Summary
In Scotland School, this Court held that, because a "[non-]instructional, research, or principal administrative capacity" school employee, i.e., a house parent, had regularly worked in the summer as a house parent for the last two years, the reasonable assurance doctrine did not apply.
Summary of this case from Rose Tree Media Sch. Dist. v. Unemployment Comp. Bd. of ReviewOpinion
Submitted February 2, 1990.
Decided July 17, 1990. Reargument Denied September 6, 1990.
Appeal from the Unemployment Compensation Board of Review, No. B-274854.
Roger R. Seip, Asst. Counsel, with him, Ernest N. Helling, Acting Chief Counsel, Harrisburg, for petitioner.
Maribeth Wilt-Seibert, Asst. Counsel, with her, Clifford F. Blaze, Deputy Chief Counsel, for respondent.
Before CRUMLISH, Jr., President Judge, PELLEGRINI, J., and SILVESTRI, Senior Judge.
OPINION
Scotland School for Veterans' Children (Scotland School) appeals an Unemployment Compensation Board of Review order upholding a referee's decision to grant benefits to Sylvia Williams. We affirm.
Commonwealth of Pennsylvania, Scotland School for Veterans' Children is a residential school for children, grades 1-12, which operates year-round with a summer session of June through August.
Williams was employed as a houseparent during the School's 1987 and 1988 academic years. At the completion of the 1987 academic term in June, Williams accepted limited duty for the summer of 1987. In addition, Williams applied for benefits for the summer weeks she did not work. The Office of Employment Security denied benefits. The referee awarded benefits, however, determining that Williams was a year-round employee. The Board affirmed the referee's decision.
On appeal, Scotland School argues that Williams had a reasonable assurance of returning to work as a houseparent in 1988 and therefore was not entitled to benefits under Section 402.1(2) of the Unemployment Compensation Law, which provides:
Act of December 5, 1936, Second Ex.Sess., P.L. (1937) 2897, as amended, added by the Act of July 6, 1977, P.L. 41, as amended, 43 P. S. § 802.1(2).
(2) With respect to services performed in [a non-academic capacity] for an educational institution, benefits shall not be paid on the basis of such services to any individual for any week which commences during a period between two successive academic years or terms if such individual performs such services in the first of such academic years or terms and there is a reasonable assurance that such individual will perform such services in the second of such academic years or terms.

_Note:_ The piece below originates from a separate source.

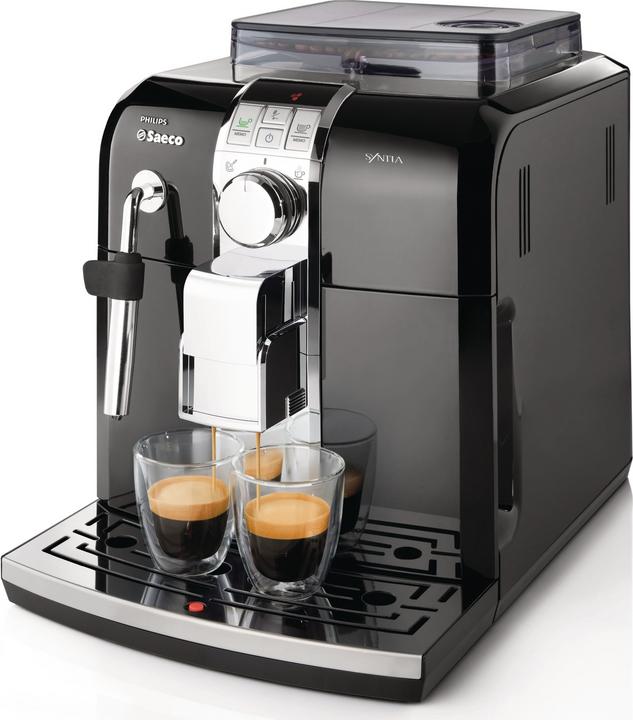 Produktbild Saeco Syntia Focus HD 8833/12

In this case, the referee concluded that Williams was employed as a year-round employee and thus did not fall within that category of employees who are denied benefits under Section 402.1(2). We agree.
Our General Assembly saw fit to disqualify school employees from receiving benefits during summer and other term breaks. Penn Hills School District v. Unemployment Compensation Board of Review, 496 Pa. 620, 437 A.2d 1213 (1981). It is settled law that teachers and other school employees not working during term breaks who can reasonably expect to return are not entitled to unemployment compensation benefits. DeLuca v. Unemployment Compensation Board of Review, 74 Pa. Commw. 80, 459 A.2d 62 (1983).
The record shows that Williams performed houseparent services full-time during the normal regular school year, alternating shifts every five weeks. Williams was also scheduled as much as possible during the summer session, when the number of students decreased from over 300 to 100. During the summer Williams continued her duties for those students who resided at Scotland year-round, and her schedule consisted of full-time weeks with little or no work the following week. (R. 16a.) The evidence of regular (though not full-time) summer scheduling, supports the finding that she was not an employee of the academic year but was employed year-round, and obviates any further discussion on the "reasonable assurance" doctrine of Section 402.1(2).
Scotland additionally argues that summer work was offered on an "as needed" basis with no agreement as to availability or continuity of such employment and thus Williams was not entitled to unemployment benefits. However, the Board's findings of availability for full-time work is supported by substantial record evidence and as such is binding upon this appellate court. Taylor v. Unemployment Compensation Board of Review, 474 Pa. 351, 378 A.2d 829 (1977).
For the foregoing reasons, we affirm the decision of the Board awarding benefits to Williams.
ORDER
The Unemployment Compensation Board of Review decision, No. B-274854 dated July 13, 1989, is affirmed.